**PROBLEM 1**
According to the passage on Airbnb and hotels, roughly how many bookings per month is Airbnb handling?
**PROBLEM 2**
Reproduce the rows for the stretch from the line containing "When observing" through the end of the rows, swapping "flower planter" for "plant box" and leaving everything else unchanged. Omit the pictures from your answer.

**QUOTED PASSAGE**
***

Airbnb has created an interesting value proposition for consumers. On the one hand, with its ostensibly cheap nightly rates and its myriad of product offerings, the site has opened up a new travel niche (alongside Craigslist) by freeing more people to travel where budget might be the major factor and allowing guests to experience a city from a completely different vantage point than a hotel. Yet on the other hand, the company has been stealing business from certified room providers — hotels!

So successful is Airbnb that it now has a multibillion-dollar valuation and more than 250,000 worldwide listings, not to mention the fact it is pushing 200,000 bookings per month. But alas, the envy of hoteliers near and far is finally coming under fire with the recent announcement that New York City has deemed the website illegal. Citing Airbnb’s prominent flaw insofar as NYC room providers must be licensed — a license granted by abiding to strict regulations that uphold guest safety and privacy, among other things — this is a definite victory for hotels.

Outside America’s most populous metropolis, Airbnb is still alive and well, and if the snail pace of government legislature is any indication, don’t expect similar action anytime soon. So, in the meantime, how do you, as a wholly accredited provider of guestrooms for third-party persons, fight back against this interloper?

The first item to note is that this does not concern those hotels whose clientele do not predominately overlap with the intended audience for Airbnb. That is, 5-star, ultra-luxury, boutique or nearly any properties with an ADR above US$200 per night need not be all that concerned about potential incursions from this company.

***

**LISTED ENTRIES**
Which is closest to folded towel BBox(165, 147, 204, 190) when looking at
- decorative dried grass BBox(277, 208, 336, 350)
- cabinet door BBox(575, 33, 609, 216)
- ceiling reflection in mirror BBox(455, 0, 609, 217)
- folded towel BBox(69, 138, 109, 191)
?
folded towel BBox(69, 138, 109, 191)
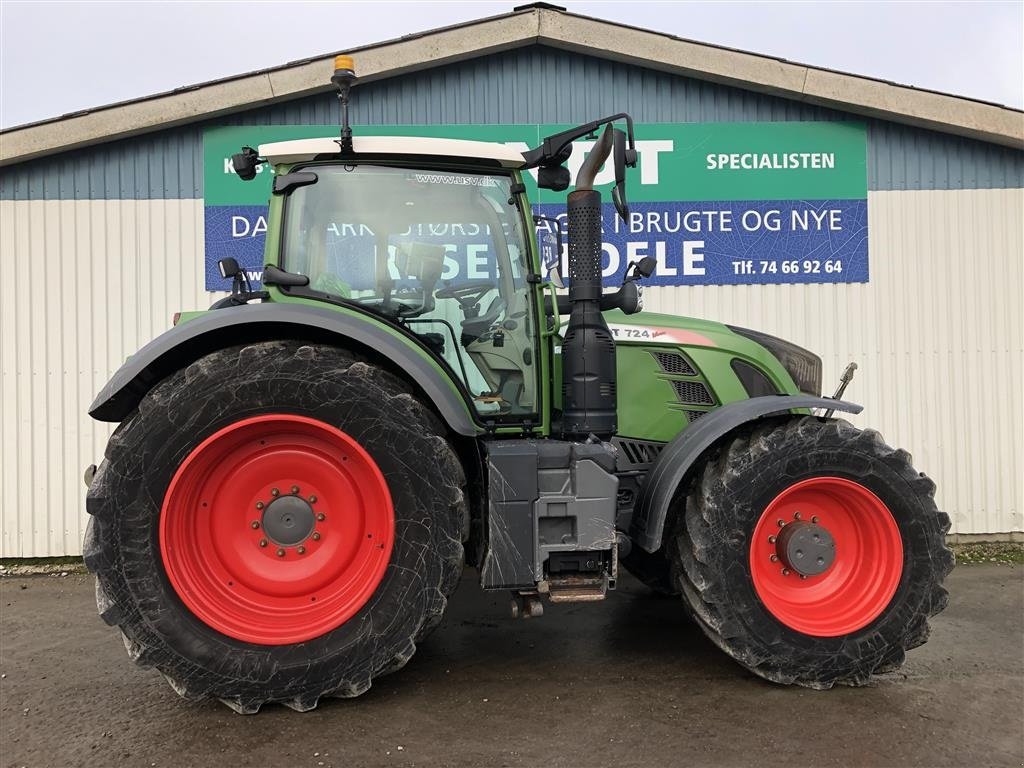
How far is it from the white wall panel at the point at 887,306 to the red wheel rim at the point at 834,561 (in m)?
2.88

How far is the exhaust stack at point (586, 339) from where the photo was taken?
11.1 feet

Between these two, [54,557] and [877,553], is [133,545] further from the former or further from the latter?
[54,557]

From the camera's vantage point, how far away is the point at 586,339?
135 inches

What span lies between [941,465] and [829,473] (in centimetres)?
351

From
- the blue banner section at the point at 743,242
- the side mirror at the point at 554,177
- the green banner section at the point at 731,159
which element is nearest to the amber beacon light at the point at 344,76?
the side mirror at the point at 554,177

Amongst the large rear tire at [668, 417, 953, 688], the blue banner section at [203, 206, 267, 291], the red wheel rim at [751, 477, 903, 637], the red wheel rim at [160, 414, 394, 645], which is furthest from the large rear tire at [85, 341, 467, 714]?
the blue banner section at [203, 206, 267, 291]

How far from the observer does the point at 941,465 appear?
6.10m

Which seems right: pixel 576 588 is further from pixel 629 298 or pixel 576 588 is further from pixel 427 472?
pixel 629 298

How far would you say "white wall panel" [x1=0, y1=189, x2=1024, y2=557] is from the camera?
5.84m

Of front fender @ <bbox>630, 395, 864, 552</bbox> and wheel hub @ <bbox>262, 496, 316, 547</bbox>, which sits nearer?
wheel hub @ <bbox>262, 496, 316, 547</bbox>

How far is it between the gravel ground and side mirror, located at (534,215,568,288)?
1.89m

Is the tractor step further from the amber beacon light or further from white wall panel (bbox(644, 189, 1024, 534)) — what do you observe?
white wall panel (bbox(644, 189, 1024, 534))

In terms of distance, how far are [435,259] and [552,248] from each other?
73 cm

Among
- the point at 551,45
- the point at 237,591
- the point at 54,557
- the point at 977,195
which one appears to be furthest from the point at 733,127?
the point at 54,557
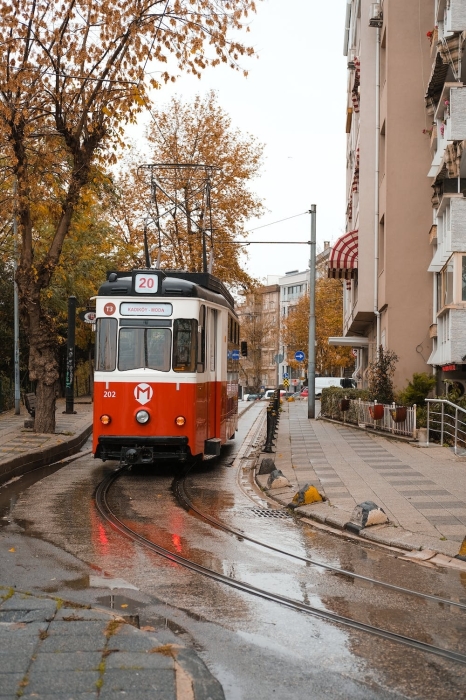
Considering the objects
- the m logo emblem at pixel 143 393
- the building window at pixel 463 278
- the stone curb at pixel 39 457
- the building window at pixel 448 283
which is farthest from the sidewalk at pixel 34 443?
the building window at pixel 463 278

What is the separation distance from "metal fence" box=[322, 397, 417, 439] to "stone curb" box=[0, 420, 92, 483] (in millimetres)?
7987

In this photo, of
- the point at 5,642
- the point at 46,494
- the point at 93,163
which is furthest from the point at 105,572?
the point at 93,163

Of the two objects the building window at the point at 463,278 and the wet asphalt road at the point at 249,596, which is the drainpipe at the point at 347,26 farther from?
the wet asphalt road at the point at 249,596

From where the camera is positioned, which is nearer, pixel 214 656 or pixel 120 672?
pixel 120 672

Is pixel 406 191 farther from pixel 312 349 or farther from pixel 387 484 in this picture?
pixel 387 484

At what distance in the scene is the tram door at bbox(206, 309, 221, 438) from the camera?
17.3 metres

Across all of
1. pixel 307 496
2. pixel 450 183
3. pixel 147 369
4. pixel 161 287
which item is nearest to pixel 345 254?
pixel 450 183

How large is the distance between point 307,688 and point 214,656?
794 mm

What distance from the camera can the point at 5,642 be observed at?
18.8 ft

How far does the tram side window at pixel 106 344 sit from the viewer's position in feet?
52.4

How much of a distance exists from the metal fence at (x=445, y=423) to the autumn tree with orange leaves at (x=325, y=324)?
42.3 metres

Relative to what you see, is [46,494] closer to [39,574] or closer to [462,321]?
[39,574]

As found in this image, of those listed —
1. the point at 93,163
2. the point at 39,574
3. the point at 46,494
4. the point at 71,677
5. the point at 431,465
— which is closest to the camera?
the point at 71,677

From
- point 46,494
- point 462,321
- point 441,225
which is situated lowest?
point 46,494
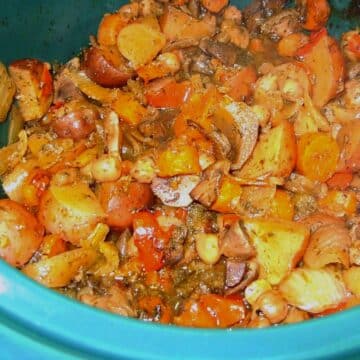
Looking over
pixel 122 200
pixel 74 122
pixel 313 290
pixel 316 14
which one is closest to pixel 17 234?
pixel 122 200

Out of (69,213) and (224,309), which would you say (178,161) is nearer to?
(69,213)

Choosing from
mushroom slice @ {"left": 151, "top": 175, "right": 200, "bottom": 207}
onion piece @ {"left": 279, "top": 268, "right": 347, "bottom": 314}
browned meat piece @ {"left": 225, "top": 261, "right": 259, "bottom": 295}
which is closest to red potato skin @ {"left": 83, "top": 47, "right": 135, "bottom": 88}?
mushroom slice @ {"left": 151, "top": 175, "right": 200, "bottom": 207}

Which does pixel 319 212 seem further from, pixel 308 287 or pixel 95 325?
pixel 95 325

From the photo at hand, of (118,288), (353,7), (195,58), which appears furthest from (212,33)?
(118,288)

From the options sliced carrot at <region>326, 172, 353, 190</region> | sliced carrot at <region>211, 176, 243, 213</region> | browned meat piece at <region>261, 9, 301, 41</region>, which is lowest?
sliced carrot at <region>326, 172, 353, 190</region>

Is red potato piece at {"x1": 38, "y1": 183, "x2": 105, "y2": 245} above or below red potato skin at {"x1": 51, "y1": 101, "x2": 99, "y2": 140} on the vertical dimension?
below

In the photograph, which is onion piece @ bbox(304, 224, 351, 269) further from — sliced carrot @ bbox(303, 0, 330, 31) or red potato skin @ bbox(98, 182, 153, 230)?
sliced carrot @ bbox(303, 0, 330, 31)

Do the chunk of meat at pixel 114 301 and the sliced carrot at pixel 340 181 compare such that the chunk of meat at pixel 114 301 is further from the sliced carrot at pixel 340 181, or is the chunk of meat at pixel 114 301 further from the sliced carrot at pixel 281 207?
the sliced carrot at pixel 340 181
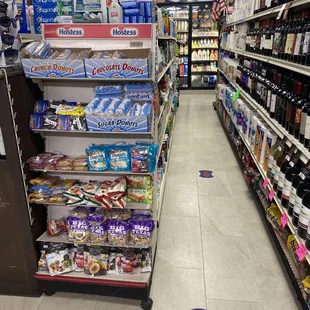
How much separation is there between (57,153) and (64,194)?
1.11 ft

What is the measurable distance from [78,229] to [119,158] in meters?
0.59

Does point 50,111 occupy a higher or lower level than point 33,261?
higher

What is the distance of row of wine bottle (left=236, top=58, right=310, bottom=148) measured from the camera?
2.13 meters

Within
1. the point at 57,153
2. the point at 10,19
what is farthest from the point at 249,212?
the point at 10,19

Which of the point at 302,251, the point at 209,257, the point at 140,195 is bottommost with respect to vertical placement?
the point at 209,257

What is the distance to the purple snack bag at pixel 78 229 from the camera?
2197mm

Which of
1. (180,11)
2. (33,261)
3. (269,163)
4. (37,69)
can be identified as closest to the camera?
(37,69)

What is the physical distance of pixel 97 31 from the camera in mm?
2113

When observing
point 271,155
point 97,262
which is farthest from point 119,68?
point 271,155

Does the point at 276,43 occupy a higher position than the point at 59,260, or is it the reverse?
the point at 276,43

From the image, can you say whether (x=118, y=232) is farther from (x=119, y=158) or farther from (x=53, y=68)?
(x=53, y=68)

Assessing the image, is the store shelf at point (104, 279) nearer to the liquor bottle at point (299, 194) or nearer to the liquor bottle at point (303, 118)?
the liquor bottle at point (299, 194)

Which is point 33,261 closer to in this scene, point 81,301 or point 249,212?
point 81,301

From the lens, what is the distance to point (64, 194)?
2170 mm
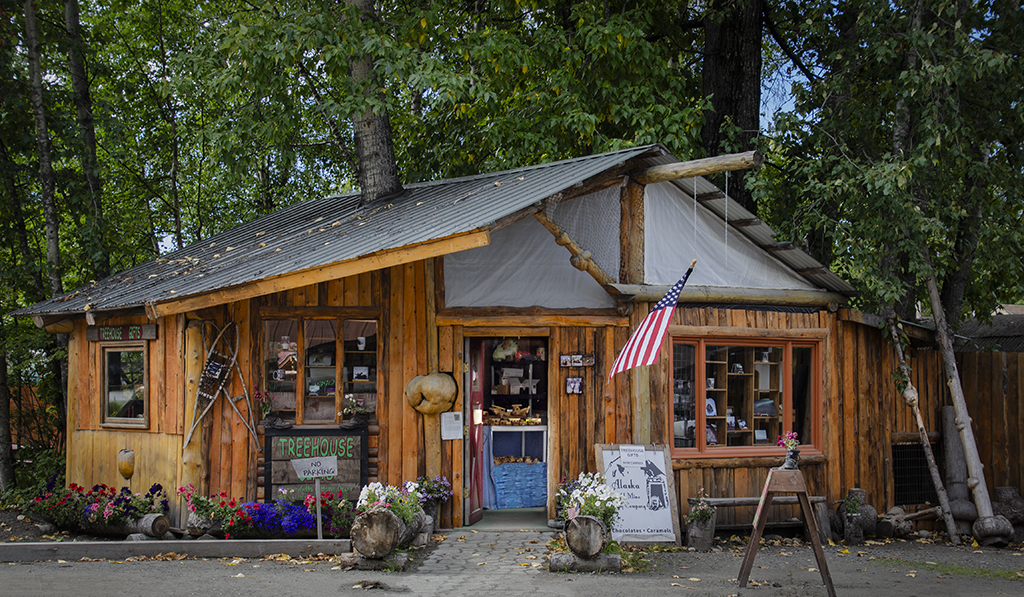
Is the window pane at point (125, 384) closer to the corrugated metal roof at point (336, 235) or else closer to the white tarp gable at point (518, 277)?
the corrugated metal roof at point (336, 235)

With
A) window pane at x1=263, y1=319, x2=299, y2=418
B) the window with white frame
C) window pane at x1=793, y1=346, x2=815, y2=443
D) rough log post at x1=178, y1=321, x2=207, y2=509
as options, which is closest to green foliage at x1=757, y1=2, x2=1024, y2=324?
window pane at x1=793, y1=346, x2=815, y2=443

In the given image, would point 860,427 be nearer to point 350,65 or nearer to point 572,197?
point 572,197

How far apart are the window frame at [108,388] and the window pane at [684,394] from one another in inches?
249

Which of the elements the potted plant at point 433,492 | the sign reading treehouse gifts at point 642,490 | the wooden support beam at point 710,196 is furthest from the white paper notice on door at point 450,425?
the wooden support beam at point 710,196

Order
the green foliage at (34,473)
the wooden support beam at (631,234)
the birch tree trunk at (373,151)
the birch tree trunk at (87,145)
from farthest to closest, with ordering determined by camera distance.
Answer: the birch tree trunk at (87,145) → the birch tree trunk at (373,151) → the green foliage at (34,473) → the wooden support beam at (631,234)

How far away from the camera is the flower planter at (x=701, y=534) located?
9359 mm

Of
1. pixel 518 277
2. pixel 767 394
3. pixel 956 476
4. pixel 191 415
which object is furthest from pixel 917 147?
pixel 191 415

***

**FULL ANSWER 1**
Nearly 200,000 bookings per month.

**FULL ANSWER 2**
When observing
point 271,155
point 97,262
which is farthest from point 119,68?
point 271,155

Does the point at 276,43 occupy a higher position than the point at 59,260, or is it the reverse?
the point at 276,43

From the image, can you say whether (x=118, y=232) is farther from (x=119, y=158) or farther from (x=53, y=68)?
(x=53, y=68)

Assessing the image, is the store shelf at point (104, 279) nearer to the liquor bottle at point (299, 194) or nearer to the liquor bottle at point (303, 118)?
the liquor bottle at point (299, 194)

Which is point 33,261 closer to in this scene, point 81,301 or point 249,212?
point 81,301

From the lens, what is the distance to point (64, 194)?
2170 mm
Is the window pane at point (125, 384) closer to the corrugated metal roof at point (336, 235) or else closer to the white tarp gable at point (518, 277)?
the corrugated metal roof at point (336, 235)

With
A) window pane at x1=263, y1=319, x2=299, y2=418
B) the window with white frame
C) window pane at x1=793, y1=346, x2=815, y2=443
D) rough log post at x1=178, y1=321, x2=207, y2=509
as options, which is closest to green foliage at x1=757, y1=2, x2=1024, y2=324?
window pane at x1=793, y1=346, x2=815, y2=443

In the given image, would point 860,427 be nearer to point 350,65 or nearer to point 572,197?
point 572,197

How far apart are the window frame at [108,388] and the window pane at [684,394] from one another in inches?
249

Which of the elements the potted plant at point 433,492 | the sign reading treehouse gifts at point 642,490 | the wooden support beam at point 710,196 is furthest from the white paper notice on door at point 450,425?
the wooden support beam at point 710,196

Order
the green foliage at (34,473)
the wooden support beam at (631,234)
the birch tree trunk at (373,151)
the birch tree trunk at (87,145)
from farthest to closest, with ordering determined by camera distance.
Answer: the birch tree trunk at (87,145) → the birch tree trunk at (373,151) → the green foliage at (34,473) → the wooden support beam at (631,234)

How far away from the camera is the plant box at (x=701, y=534) located?
9359 mm

Of
1. pixel 518 277
2. pixel 767 394
3. pixel 956 476
4. pixel 191 415
which object is furthest from pixel 917 147?
pixel 191 415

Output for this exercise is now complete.